## [ZU ERLEDIGEN]
[A] Wie lange sollte ein Logo gemäß dem Textauszug zur Marke Universität Mannheim mindestens verwendet werden?
[B] Führen Sie den Textauszug zur Marke Universität Mannheim im Anschluss an seinen letzten Satz fort.

## [TEXTAUSZUG]
○ ○ ○

Stahl: Ein Logo ist eine Art Erkennungszeichen. Wenn Sie den Swoosh sehen, denken Sie sofort an Nike. Die Etablierung eines solchen Symbols dauert jedoch Jahrzehnte. Ein Logo sollte deshalb mindestens hundert Jahre verwendet werden. Wenn Nike heute seinen Haken durch ein anderes Symbol ersetzen würde, wäre das für die Marke schädlich, da es keine Wiedererkennung mehr geben würde. Deshalb ist es sinnvoll, viel Zeit in die Entwicklung eines Logos und eines einheitlichen Außenauftritts zu investieren. Wenn alle Institute der Universität Mannheim mit unterschiedlichen Logos kommunizieren, ist es praktisch unmöglich einen Wiedererkennungswert zu schaffen. Dennoch ist die Optik nur ein Teil dieser Marke. Wären wir keine exzellenten Wissenschaftler oder wäre das Studium bei uns ein Alptraum, könnten wir noch so viele schöne Logos entwickeln. Der Markenbildung würde das nicht helfen.
Stahl: Da sie fast ausschließlich von Menschen definiert wird, ist dies schwierig bis unmöglich. Wir sind ein Team von rund 1.500 Mitarbeitern in Wissenschaft und Verwaltung, die an den unterschiedlichsten Themen arbeiten und gemeinsam diese Marke bilden. Ich gehe zum Beispiel zu Konferenzen und repräsentiere dort die Marke „Universität Mannheim“ – und alle anderen Forscherinnen und Forscher machen das auch. In der Summe definiert dies das Bild der Universität Mannheim in der Wissenschaftscommunity. So ist es auch mit den Studierenden und den Alumni in ihrer beruflichen Laufbahn. Es ist schwierig, in diesem Bild Konsistenz herzustellen. Menschen können nur bedingt gesteuert werden. Das Beispiel der Universität Mannheim zeigt jedoch auch, dass es oftmals keine Steuerung braucht. Die Bindung und die Corporate Identity sind so stark, dass die meisten Menschen positiv über die Marke sprechen und sie nach außen sehr gut repräsentieren – ein Selbstläufer.

○ ○ ○

## [BEREITGESTELLTE EINTRÄGE]

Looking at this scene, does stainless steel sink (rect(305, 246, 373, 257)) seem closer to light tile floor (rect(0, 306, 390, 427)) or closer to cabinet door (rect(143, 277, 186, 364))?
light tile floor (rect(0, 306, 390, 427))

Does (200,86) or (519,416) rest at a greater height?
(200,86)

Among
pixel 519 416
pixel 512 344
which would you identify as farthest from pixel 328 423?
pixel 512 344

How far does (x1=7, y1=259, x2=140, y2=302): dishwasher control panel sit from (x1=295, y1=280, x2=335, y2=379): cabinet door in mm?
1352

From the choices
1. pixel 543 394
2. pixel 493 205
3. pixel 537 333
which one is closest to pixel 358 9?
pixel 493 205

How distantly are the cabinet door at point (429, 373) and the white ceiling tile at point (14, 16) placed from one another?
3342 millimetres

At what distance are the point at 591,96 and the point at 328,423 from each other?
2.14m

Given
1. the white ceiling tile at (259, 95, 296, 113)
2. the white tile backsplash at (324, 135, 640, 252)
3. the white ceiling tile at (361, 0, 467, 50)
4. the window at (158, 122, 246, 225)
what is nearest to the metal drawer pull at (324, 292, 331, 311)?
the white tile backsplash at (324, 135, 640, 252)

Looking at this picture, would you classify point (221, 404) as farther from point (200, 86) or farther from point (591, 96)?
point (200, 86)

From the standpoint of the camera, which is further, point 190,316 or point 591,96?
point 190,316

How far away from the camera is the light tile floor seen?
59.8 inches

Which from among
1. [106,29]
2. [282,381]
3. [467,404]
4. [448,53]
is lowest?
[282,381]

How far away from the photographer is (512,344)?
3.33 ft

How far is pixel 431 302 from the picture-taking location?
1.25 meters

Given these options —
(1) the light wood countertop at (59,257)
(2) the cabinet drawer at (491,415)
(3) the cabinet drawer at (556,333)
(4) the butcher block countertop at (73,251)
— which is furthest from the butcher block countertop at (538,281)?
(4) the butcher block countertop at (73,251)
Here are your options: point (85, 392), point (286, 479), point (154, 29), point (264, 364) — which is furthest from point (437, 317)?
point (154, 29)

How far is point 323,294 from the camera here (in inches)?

○ ○ ○

## [ANTWORTLISTE]
[A] Mindestens hundert Jahre.

[B]
Stahl: Vor einigen Jahrzehnten waren Universitäten noch mehr ein nationales Thema. Als Student wählte man ein Fach und ging dorthin, wo es angeboten wurde. Seit Anfang der 90er Jahre hat sich dies mit der Etablierung der Hochschulrankings komplett verändert. Plötzlich standen bestimmte Universitäten für bestimmte Fächer. Heidelberg steht für Medizin, Freiburg für Jura – nicht aber für BWL oder VWL. Um international wettbewerbsfähig zu sein, ist das aber auch von Vorteil: Da wir in Deutschland seit Jahren ungeschlagen auf Platz eins in der Betriebswirtschaftslehre stehen, haben wir auch die höchsten Bewerberzahlen. Aus 7.000 Abiturientinnen und Abiturienten können wir die 400 intelligentesten auswählen. Damit ist praktisch gewährleistet, dass diese auch nach dem Studienabschluss erfolgreich bleiben. So wird eine Aufwärtsspirale in Gang gesetzt, mit deren Hilfe die Marke noch stärker wird. Auf ähnliche Weise bekommen wir auch exzellente Wissenschaftler aus dem In- und Ausland, denn Mannheim ist in bestimmten Fachrichtungen einfach „the place to be“. Da spielt es dann sogar keine Rolle, dass unsere Universität in Mannheim steht und nicht in einer Stadt wie Berlin, London oder Paris.